_Passage given:_
......

Introducing the Trinity Buoy Wharf Working Drawing Prize

7th May 2019

“Drawing lies at the heart of all industry. It is about doctors, cartographers and the workmen who paint lines onto our roads; it is not just about art schools and Rembrandt.”
Stephen Farthing RA, speaking at the launch of the Trinity Buoy Wharf Drawing Prize 2019

Founded in 1994, the UK’s foremost annual open exhibition for drawing is renowned for its commitment to both promoting and challenging contemporary drawing practice. During the 1990s, drawing found itself largely out of favour: the public had lost sight of its purpose and therefore its value. Over the ensuing years, the changing zeitgeist saw drawing begin to regain its voice and reassert its identity so that today it is once more a central strand of almost all teaching in art education. But there is still a long way to go. In a world in which we are experiencing an unprecedented rate of exchange between multiple cultural spheres, drawing is still considered by many to be a discipline which sits firmly within the realm of Fine Art.

In response to this, when Trinity Buoy Wharf Trust took over sponsorship of the Prize in 2018, they introduced a new award, one which pays tribute to Farthing’s sentiments and seeks to promote drawing as a practical and highly transferrable skill. The Working Drawing Prize, now worth £2,000, will recognise a preparatory drawing of a project or work which may be realised in any form.

......

_Records shown:_

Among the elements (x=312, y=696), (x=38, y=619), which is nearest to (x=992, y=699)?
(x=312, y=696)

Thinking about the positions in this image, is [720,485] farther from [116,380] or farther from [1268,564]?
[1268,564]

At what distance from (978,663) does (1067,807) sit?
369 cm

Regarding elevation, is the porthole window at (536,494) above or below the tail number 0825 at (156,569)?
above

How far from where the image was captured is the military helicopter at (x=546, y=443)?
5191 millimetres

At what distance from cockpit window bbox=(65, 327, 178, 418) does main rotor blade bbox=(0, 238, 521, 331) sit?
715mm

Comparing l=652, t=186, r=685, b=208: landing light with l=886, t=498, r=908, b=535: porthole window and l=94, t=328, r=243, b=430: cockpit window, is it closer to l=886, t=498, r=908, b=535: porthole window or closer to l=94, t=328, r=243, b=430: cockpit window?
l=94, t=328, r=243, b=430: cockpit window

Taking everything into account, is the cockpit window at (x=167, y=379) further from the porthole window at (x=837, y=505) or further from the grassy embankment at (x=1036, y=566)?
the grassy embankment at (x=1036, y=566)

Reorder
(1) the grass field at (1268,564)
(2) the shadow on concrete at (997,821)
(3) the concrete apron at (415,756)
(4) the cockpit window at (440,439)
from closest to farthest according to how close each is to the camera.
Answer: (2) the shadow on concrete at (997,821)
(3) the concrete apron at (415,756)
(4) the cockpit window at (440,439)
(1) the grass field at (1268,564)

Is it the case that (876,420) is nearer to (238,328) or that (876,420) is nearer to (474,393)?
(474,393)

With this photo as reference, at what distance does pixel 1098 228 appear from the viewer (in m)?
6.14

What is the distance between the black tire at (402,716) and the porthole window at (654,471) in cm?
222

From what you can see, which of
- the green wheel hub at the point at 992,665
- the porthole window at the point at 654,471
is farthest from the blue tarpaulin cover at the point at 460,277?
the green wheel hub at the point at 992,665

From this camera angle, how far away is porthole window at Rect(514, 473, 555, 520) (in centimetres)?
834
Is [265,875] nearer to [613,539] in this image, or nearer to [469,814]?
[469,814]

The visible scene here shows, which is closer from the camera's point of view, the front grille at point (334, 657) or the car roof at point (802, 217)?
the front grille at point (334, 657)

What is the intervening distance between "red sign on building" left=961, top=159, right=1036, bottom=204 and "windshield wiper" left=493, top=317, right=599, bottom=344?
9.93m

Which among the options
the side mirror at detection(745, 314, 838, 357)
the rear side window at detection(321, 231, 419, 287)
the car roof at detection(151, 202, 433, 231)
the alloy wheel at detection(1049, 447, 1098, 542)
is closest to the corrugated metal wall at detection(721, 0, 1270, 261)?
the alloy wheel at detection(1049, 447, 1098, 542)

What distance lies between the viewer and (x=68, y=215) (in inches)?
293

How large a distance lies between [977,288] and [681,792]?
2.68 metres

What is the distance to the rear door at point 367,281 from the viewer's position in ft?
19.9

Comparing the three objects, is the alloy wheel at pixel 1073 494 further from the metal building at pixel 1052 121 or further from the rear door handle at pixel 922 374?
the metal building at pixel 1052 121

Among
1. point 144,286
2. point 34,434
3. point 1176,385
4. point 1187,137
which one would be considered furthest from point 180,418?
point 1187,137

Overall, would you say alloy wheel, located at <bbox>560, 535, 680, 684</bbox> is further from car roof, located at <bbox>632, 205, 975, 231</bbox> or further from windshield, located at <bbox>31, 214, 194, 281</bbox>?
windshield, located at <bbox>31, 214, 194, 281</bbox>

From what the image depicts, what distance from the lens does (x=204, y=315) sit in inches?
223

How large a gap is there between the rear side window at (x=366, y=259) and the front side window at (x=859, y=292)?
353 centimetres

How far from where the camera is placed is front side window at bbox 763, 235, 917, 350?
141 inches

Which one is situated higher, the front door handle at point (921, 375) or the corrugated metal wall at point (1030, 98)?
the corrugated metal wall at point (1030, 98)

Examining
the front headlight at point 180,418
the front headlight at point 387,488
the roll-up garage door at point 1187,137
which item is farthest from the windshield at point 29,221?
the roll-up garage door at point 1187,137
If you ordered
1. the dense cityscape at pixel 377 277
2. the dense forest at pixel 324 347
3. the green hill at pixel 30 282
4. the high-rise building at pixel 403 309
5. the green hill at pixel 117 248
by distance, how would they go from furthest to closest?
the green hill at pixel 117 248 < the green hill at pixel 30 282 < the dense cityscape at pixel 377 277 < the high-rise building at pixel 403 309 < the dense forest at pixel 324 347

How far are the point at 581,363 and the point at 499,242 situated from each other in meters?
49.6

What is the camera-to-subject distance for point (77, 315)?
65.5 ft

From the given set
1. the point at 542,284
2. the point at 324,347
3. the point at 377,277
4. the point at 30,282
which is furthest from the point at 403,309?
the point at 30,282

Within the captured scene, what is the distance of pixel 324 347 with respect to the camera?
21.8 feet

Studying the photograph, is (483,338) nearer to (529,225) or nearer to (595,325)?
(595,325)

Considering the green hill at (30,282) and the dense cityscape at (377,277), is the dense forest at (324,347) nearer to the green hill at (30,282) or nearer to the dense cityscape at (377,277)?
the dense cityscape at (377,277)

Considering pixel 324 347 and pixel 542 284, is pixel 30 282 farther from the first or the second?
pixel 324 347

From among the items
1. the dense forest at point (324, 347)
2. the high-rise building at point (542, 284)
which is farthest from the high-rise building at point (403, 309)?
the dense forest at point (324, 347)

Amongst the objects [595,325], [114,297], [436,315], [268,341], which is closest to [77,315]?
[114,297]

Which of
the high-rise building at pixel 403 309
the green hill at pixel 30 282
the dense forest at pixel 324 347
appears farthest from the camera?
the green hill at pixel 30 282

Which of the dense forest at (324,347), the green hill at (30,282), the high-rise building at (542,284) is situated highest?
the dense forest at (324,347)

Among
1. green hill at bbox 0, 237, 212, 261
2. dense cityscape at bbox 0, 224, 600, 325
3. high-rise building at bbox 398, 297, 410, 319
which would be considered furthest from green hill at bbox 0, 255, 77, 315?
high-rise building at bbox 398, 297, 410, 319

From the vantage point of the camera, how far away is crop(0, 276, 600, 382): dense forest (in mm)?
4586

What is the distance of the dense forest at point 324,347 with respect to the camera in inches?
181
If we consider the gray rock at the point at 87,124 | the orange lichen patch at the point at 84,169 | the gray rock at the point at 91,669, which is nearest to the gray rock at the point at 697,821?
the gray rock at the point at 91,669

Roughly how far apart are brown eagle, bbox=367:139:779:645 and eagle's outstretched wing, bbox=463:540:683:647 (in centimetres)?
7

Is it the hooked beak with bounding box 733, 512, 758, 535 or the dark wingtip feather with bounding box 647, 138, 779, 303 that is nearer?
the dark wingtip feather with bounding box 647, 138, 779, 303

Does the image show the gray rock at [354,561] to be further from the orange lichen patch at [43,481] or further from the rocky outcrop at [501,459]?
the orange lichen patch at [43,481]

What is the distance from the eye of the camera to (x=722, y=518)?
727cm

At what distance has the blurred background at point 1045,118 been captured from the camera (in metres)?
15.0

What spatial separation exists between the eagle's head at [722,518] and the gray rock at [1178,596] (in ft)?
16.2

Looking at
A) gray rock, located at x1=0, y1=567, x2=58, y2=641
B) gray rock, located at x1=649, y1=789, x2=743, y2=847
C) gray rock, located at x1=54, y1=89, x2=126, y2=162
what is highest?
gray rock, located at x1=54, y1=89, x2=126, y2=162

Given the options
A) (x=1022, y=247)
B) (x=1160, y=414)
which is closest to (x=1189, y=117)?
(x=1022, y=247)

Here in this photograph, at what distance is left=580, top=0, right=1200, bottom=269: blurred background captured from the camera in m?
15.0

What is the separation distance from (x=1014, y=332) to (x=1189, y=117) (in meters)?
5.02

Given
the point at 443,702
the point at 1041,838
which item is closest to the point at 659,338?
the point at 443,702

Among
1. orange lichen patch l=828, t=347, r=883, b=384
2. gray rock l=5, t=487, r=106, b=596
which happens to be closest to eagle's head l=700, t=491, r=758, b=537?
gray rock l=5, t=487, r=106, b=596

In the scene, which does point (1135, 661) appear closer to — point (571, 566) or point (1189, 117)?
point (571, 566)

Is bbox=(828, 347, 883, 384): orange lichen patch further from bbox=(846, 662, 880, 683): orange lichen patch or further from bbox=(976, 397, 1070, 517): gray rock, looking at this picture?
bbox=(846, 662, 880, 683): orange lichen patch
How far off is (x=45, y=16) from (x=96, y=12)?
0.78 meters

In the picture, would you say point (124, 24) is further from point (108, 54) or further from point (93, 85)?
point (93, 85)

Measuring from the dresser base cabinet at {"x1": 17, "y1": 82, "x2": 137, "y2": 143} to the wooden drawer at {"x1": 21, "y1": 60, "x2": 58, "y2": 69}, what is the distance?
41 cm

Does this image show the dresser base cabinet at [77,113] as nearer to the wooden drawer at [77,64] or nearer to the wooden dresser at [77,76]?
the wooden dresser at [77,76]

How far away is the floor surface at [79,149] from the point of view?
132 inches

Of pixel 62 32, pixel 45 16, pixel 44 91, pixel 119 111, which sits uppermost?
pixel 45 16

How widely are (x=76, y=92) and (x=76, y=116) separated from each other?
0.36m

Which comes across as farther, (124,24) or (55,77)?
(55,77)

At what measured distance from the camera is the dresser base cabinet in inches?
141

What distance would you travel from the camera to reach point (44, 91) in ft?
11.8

......

_Task:_ From the drawing prize text above, copy word for word the part that opens with "Founded in 1994, the" and closes with "of Fine Art.".

_Complete response:_
Founded in 1994, the UK’s foremost annual open exhibition for drawing is renowned for its commitment to both promoting and challenging contemporary drawing practice. During the 1990s, drawing found itself largely out of favour: the public had lost sight of its purpose and therefore its value. Over the ensuing years, the changing zeitgeist saw drawing begin to regain its voice and reassert its identity so that today it is once more a central strand of almost all teaching in art education. But there is still a long way to go. In a world in which we are experiencing an unprecedented rate of exchange between multiple cultural spheres, drawing is still considered by many to be a discipline which sits firmly within the realm of Fine Art.